[GIVEN DATA]
'''
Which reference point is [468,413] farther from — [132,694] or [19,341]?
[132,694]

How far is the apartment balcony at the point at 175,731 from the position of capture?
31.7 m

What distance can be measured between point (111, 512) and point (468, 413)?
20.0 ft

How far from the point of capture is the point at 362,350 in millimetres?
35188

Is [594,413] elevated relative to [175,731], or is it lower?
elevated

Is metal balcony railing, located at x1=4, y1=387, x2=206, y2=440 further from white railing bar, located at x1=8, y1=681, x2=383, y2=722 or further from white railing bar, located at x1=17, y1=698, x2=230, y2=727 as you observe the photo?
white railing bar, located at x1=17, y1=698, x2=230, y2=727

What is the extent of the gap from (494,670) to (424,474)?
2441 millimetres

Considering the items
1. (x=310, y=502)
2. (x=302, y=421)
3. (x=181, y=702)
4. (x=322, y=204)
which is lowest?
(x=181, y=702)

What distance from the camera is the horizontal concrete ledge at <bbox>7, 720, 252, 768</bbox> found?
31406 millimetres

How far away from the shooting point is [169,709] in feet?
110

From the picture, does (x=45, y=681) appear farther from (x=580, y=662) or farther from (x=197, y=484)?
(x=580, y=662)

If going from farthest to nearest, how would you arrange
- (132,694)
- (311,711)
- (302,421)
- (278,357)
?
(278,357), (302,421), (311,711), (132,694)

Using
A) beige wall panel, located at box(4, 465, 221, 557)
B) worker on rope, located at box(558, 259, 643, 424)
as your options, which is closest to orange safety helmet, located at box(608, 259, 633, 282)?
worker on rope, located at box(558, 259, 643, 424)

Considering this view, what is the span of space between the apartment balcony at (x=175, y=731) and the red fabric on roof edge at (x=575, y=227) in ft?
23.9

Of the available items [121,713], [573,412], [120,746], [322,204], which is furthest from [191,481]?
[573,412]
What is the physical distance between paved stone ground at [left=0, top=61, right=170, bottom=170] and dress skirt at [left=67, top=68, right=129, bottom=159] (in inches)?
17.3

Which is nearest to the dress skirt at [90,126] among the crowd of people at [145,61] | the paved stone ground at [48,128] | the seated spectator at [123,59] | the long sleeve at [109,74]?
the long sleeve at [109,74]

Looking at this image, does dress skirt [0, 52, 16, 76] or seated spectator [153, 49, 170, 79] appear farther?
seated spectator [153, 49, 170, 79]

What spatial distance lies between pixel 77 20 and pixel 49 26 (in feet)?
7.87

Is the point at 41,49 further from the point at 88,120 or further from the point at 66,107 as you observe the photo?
'''
Copy the stretch from the line containing "From the picture, does" through the line containing "(278,357), (302,421), (311,711), (132,694)", keeping every line, and add 121 to each coordinate that appears in the answers.

[TASK RESPONSE]
From the picture, does (x=45, y=681) appear farther from (x=580, y=662) or farther from (x=197, y=484)?
(x=701, y=783)

If going from farthest to nearest, how would you arrange
- (132,694)
- (311,711)
- (302,421)
- (278,357)
?
(399,478), (423,542), (432,832), (253,815)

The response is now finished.